Treat Microsoft 365 as an identity governance surface, not a mailbox or collaboration admin panel. Human accounts, delegated admins, service accounts, and API-connected identities should each have an owner, a lifecycle trigger, and a review path. The control objective is not just operational speed. It is proving that access is current, necessary, and revocable when the business need ends.
Why Microsoft 365 Governance Has to Cover Users and Service Identities
Microsoft 365 is not just a productivity suite. It is an identity plane where users, delegated administrators, service accounts, app registrations, and API-connected workloads can all reach mail, files, chat, and tenant settings. That makes governance a lifecycle problem, not a one-time access review. NHI Mgmt Group’s Ultimate Guide to NHIs notes that 80% of identity breaches involved compromised non-human identities such as service accounts and API keys, which is why Microsoft 365 access needs the same discipline applied to privileged systems. The control goal is to prove every identity has an owner, a purpose, and a revocation path.
Teams often get this wrong by treating service identities as background plumbing while focusing governance only on human sign-ins. In reality, a stale app permission, over-scoped mailbox delegation, or forgotten automation account can become a durable path into the tenant. The NIST Cybersecurity Framework 2.0 emphasizes asset, access, and change governance as continuous functions, which aligns well with Microsoft 365 administration. In practice, many security teams encounter excessive access only after a service identity has already been used for mailbox access, data exfiltration, or tenant-wide privilege escalation.
How to Govern Microsoft 365 Access in Practice
Effective Microsoft 365 governance starts by separating identity classes and then applying different controls to each. Human users should be governed through joiner-mover-leaver workflows, role-based access, and periodic certification. Service identities need an explicit business owner, a technical owner, and a documented lifecycle trigger such as deployment, system retirement, or vendor offboarding. Where possible, use least privilege, short-lived credentials, and app permissions that are narrowly scoped to the workload.

▸ **Dataset**
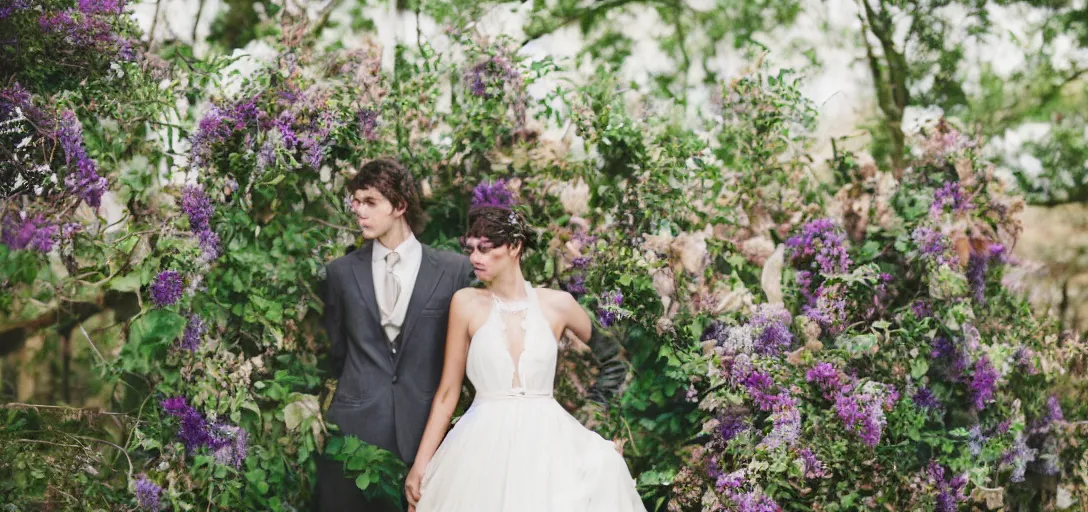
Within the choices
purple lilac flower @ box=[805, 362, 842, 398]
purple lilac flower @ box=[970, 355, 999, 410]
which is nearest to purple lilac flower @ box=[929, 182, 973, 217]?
purple lilac flower @ box=[970, 355, 999, 410]

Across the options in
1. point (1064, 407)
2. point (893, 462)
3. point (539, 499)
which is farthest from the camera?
point (1064, 407)

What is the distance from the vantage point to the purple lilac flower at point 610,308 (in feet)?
16.1

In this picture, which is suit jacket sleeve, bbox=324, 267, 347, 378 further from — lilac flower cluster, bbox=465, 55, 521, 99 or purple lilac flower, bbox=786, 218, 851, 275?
purple lilac flower, bbox=786, 218, 851, 275

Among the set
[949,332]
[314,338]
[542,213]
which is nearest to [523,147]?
[542,213]

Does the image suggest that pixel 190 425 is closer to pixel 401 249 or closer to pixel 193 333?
pixel 193 333

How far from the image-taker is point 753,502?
472 centimetres

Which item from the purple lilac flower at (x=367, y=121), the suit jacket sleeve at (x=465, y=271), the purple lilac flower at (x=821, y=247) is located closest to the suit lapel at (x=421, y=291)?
the suit jacket sleeve at (x=465, y=271)

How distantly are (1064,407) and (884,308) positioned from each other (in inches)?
58.8

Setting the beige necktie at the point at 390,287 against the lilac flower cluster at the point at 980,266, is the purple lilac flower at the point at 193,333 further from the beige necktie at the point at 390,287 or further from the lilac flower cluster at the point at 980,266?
the lilac flower cluster at the point at 980,266

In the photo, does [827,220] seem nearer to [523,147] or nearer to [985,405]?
[985,405]

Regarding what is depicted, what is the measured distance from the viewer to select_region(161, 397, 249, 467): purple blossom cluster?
486cm

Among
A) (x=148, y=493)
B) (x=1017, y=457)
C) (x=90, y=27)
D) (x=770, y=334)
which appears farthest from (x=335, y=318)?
(x=1017, y=457)

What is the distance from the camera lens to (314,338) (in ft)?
17.0

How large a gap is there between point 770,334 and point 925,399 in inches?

▸ **Objective**
Reproduce the Microsoft 365 governance passage from "Treat Microsoft 365" to "business need ends.", substituting "steward" for "owner". The listing has no connection to the Microsoft 365 governance passage.

▸ **Worked answer**
Treat Microsoft 365 as an identity governance surface, not a mailbox or collaboration admin panel. Human accounts, delegated admins, service accounts, and API-connected identities should each have an steward, a lifecycle trigger, and a review path. The control objective is not just operational speed. It is proving that access is current, necessary, and revocable when the business need ends.